• Dataset records:

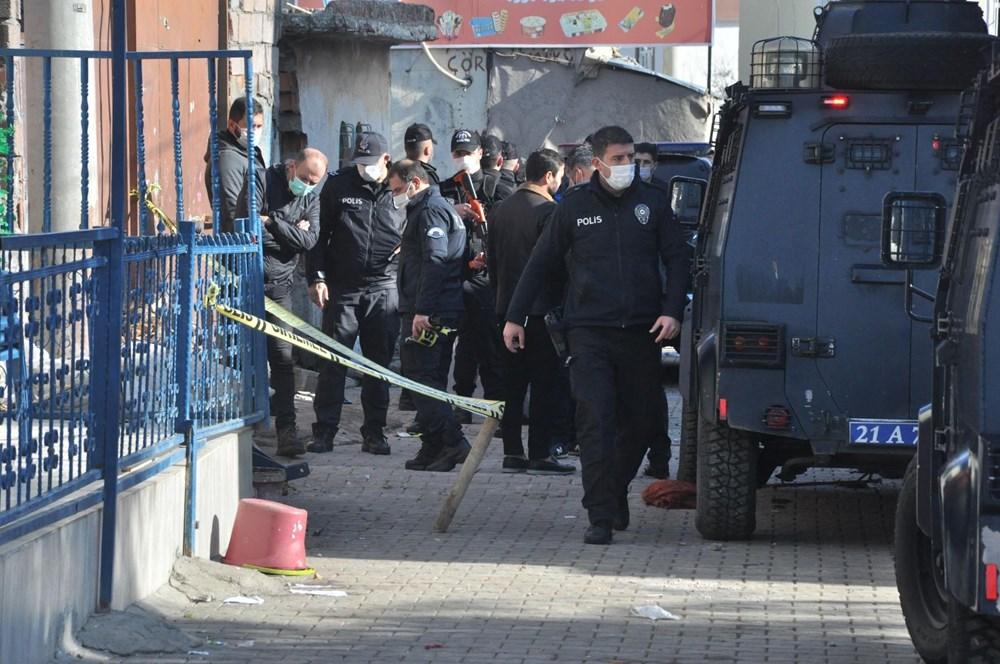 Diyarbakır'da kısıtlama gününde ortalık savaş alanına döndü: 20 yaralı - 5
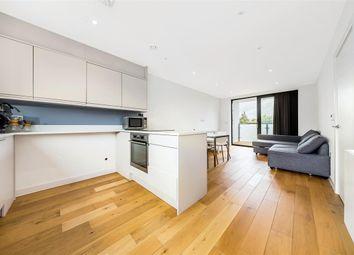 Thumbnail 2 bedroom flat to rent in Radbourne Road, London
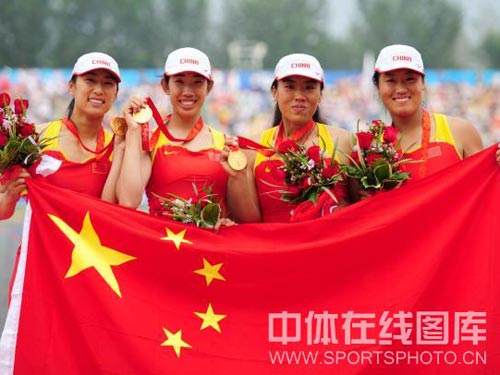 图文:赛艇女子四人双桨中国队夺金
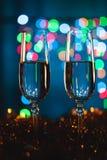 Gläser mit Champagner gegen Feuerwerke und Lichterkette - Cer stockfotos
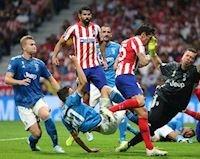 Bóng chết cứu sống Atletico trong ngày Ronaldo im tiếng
...
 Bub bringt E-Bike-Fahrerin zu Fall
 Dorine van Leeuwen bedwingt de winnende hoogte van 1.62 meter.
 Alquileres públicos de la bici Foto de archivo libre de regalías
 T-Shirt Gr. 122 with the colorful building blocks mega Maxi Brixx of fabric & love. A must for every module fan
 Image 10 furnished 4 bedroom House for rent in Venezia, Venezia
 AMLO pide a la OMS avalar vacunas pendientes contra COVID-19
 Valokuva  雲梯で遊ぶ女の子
* * *
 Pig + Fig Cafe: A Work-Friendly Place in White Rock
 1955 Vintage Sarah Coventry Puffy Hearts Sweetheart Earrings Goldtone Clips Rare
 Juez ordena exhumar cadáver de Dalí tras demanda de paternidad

• What you are asked to do: An exact copy is needed. It runs from the line above containing "Diyarbakır'da kısıtlama gününde" down to the line containing "Bóng chết cứu", both included, with no pictures.

• Answer:
 Diyarbakır'da kısıtlama gününde ortalık savaş alanına döndü: 20 yaralı - 5
 Thumbnail 2 bedroom flat to rent in Radbourne Road, London
 图文:赛艇女子四人双桨中国队夺金
 Gläser mit Champagner gegen Feuerwerke und Lichterkette - Cer stockfotos
 Bóng chết cứu sống Atletico trong ngày Ronaldo im tiếng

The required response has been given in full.